* [Task description]: What you submit must be an exact copy of the listing below, with no images in it.

* [Supplied entries]:
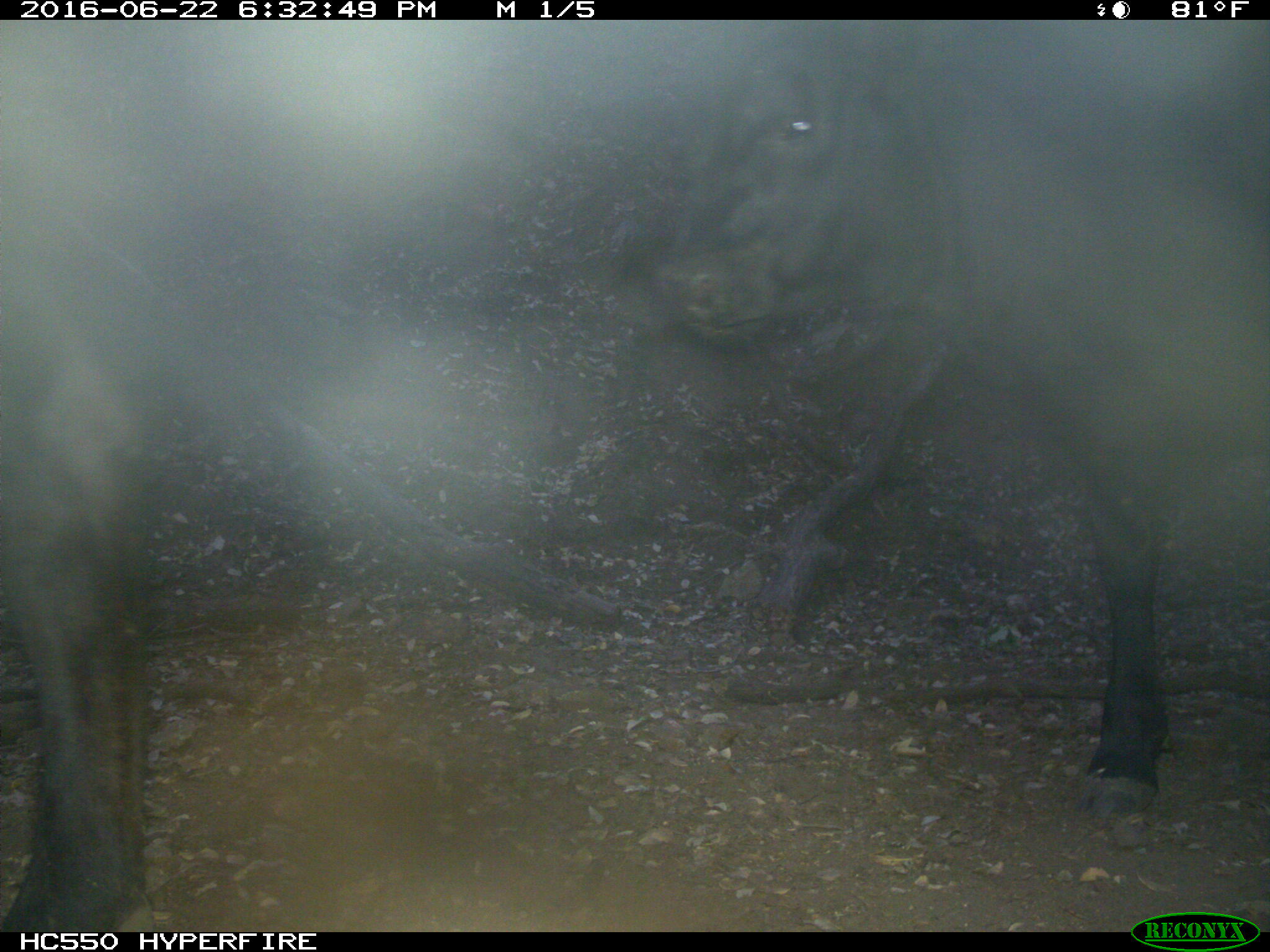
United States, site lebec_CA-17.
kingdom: Animalia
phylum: Chordata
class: Mammalia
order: Artiodactyla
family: Bovidae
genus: Bos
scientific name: Bos taurus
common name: domestic cow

* [Output for this task]:
United States, site lebec_CA-17.
kingdom: Animalia
phylum: Chordata
class: Mammalia
order: Artiodactyla
family: Bovidae
genus: Bos
scientific name: Bos taurus
common name: domestic cow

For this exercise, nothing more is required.